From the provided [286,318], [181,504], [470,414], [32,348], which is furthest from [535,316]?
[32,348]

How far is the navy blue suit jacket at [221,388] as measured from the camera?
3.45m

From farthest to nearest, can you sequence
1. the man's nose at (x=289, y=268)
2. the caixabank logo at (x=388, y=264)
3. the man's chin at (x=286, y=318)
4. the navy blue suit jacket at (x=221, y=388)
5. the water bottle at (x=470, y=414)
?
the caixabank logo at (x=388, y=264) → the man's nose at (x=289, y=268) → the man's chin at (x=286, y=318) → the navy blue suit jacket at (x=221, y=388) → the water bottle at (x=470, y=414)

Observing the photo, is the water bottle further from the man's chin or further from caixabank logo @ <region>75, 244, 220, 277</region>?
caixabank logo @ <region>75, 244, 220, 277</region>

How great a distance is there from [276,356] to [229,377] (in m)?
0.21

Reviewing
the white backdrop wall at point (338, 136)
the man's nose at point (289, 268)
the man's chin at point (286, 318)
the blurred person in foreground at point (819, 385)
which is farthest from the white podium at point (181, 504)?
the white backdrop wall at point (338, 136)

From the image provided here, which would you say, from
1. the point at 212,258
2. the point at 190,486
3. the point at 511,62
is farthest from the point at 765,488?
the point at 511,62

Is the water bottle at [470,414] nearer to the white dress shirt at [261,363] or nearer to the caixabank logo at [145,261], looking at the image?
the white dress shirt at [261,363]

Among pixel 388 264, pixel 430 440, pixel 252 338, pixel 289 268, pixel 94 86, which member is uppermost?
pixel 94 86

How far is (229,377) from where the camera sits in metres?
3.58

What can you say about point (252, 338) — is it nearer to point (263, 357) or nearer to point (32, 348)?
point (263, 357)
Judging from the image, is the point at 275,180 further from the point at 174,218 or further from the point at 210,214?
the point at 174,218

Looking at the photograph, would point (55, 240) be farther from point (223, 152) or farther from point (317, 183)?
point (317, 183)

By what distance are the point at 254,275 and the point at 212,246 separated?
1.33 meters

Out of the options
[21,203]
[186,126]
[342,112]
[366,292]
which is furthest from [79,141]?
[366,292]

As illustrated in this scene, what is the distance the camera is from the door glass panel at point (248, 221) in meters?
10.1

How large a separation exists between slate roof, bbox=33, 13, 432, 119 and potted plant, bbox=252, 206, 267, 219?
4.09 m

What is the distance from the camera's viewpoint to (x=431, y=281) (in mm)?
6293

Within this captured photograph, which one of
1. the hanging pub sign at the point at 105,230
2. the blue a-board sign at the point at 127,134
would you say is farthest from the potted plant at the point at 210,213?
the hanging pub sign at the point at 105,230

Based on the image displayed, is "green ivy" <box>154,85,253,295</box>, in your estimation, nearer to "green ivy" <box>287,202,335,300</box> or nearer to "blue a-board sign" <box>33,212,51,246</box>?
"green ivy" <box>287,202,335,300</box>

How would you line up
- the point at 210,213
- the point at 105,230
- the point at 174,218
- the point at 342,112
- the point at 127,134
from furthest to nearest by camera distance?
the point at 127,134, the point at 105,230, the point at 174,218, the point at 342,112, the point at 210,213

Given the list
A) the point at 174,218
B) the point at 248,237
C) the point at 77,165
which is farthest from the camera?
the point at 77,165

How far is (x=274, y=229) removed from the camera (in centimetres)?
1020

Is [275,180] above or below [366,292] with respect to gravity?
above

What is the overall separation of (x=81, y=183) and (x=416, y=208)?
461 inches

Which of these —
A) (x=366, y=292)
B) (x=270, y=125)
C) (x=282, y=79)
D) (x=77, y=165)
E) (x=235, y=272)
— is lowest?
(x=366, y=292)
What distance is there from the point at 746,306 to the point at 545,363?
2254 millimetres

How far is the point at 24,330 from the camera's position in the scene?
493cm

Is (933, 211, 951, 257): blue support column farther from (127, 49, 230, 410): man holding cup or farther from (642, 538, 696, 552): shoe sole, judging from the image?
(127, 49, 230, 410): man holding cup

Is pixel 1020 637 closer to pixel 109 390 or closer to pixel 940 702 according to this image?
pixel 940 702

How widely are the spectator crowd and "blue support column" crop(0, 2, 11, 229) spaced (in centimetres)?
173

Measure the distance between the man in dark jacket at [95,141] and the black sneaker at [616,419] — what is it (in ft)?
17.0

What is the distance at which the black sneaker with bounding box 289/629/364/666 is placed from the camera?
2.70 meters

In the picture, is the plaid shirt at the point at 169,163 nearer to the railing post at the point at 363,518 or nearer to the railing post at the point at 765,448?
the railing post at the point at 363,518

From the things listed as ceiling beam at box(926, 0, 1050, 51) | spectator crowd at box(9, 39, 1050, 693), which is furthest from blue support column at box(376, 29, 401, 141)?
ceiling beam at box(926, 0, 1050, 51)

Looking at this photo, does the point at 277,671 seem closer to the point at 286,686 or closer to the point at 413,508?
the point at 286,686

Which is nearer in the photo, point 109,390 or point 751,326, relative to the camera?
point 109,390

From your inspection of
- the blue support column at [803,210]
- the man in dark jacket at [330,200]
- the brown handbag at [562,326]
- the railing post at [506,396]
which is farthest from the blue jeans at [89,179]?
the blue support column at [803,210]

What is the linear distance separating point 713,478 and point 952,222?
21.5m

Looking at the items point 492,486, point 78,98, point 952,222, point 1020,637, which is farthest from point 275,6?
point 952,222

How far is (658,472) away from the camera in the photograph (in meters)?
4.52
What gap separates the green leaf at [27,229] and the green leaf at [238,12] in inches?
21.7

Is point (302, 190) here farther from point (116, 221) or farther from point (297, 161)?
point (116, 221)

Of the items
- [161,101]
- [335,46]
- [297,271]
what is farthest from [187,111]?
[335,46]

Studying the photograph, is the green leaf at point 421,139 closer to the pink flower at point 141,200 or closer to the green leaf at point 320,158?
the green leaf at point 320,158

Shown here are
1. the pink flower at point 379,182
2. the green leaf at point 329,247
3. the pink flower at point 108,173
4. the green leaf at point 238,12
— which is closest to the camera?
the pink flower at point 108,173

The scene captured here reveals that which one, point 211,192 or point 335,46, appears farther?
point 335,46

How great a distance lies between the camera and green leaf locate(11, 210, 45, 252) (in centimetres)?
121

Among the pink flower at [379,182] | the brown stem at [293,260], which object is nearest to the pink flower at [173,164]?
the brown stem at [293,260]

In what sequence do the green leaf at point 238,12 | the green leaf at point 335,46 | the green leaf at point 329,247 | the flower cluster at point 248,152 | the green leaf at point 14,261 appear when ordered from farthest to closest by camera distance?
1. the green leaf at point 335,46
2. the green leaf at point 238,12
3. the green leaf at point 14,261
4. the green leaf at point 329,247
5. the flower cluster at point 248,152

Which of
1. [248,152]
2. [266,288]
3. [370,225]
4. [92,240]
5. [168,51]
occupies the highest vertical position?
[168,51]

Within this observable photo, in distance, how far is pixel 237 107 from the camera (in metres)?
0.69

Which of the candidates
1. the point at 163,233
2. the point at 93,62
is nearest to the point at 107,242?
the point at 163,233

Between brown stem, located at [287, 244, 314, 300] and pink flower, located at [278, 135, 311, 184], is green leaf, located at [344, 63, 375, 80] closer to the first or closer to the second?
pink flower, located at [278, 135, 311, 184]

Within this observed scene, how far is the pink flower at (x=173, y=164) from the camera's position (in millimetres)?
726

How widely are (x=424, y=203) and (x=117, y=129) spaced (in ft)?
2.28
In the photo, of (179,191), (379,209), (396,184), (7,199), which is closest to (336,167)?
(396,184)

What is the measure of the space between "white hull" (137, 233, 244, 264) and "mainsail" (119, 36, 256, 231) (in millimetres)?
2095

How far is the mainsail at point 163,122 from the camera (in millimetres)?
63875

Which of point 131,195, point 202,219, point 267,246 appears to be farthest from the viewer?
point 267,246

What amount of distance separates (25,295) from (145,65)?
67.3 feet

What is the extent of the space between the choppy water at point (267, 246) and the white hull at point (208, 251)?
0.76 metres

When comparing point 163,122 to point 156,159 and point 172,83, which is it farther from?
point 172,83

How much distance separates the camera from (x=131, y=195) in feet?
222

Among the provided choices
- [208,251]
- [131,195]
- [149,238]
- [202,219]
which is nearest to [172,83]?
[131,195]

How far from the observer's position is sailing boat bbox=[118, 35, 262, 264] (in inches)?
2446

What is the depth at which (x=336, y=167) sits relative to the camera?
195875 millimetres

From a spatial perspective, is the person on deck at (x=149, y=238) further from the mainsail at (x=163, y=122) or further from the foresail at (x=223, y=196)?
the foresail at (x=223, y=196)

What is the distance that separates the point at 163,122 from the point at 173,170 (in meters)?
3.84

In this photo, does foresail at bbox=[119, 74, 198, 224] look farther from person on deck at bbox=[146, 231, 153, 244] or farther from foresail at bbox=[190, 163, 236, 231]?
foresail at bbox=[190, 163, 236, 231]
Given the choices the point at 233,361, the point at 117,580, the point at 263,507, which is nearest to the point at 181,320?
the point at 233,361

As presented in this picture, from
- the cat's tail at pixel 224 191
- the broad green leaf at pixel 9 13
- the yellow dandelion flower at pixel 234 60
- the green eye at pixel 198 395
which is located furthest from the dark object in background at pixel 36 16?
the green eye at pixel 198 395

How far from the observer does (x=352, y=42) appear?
# # # #
Required work: Return, word for word, the lines of the material starting at the line containing "Which of these —" and ending at the line containing "2.70 meters", including both of those lines.

The completed task:
Which of these —
A) (x=366, y=292)
B) (x=270, y=125)
C) (x=282, y=79)
D) (x=77, y=165)
E) (x=235, y=272)
— is lowest?
(x=366, y=292)
What distance is there from the point at 746,306 to the point at 545,363?
2254 millimetres

How far is the point at 24,330 from the camera's position in the scene?
493cm

Is (933, 211, 951, 257): blue support column farther from (127, 49, 230, 410): man holding cup or farther from (642, 538, 696, 552): shoe sole, judging from the image?
(127, 49, 230, 410): man holding cup

Is pixel 1020 637 closer to pixel 109 390 or closer to pixel 940 702 according to this image?
pixel 940 702

How widely are the spectator crowd and "blue support column" crop(0, 2, 11, 229) spaced (in centimetres)?
173

Measure the distance between the man in dark jacket at [95,141] and the black sneaker at [616,419] — what is it (in ft)?
17.0

What is the distance at which the black sneaker with bounding box 289/629/364/666 is placed from the camera?
2.70 meters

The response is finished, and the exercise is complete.